• _Exercise objective_
Please reproduce the records, beginning at the line that contains "Visually, is point" and stopping at the end of the records. Substitute "closer" for every "nearer" and leave everything else the same.

# Start of Entries shown

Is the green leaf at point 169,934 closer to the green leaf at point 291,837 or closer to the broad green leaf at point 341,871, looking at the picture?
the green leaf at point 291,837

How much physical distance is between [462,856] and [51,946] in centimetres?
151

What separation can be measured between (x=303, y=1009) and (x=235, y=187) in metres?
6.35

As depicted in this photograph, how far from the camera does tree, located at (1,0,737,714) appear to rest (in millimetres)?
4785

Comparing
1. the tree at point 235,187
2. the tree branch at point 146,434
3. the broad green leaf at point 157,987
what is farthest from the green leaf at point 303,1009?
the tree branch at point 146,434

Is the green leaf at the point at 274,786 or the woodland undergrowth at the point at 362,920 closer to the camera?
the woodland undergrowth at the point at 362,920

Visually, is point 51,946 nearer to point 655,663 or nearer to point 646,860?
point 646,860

# End of Entries shown

• _Response to the task_
Visually, is point 51,946 closer to point 655,663 or closer to point 646,860?
point 646,860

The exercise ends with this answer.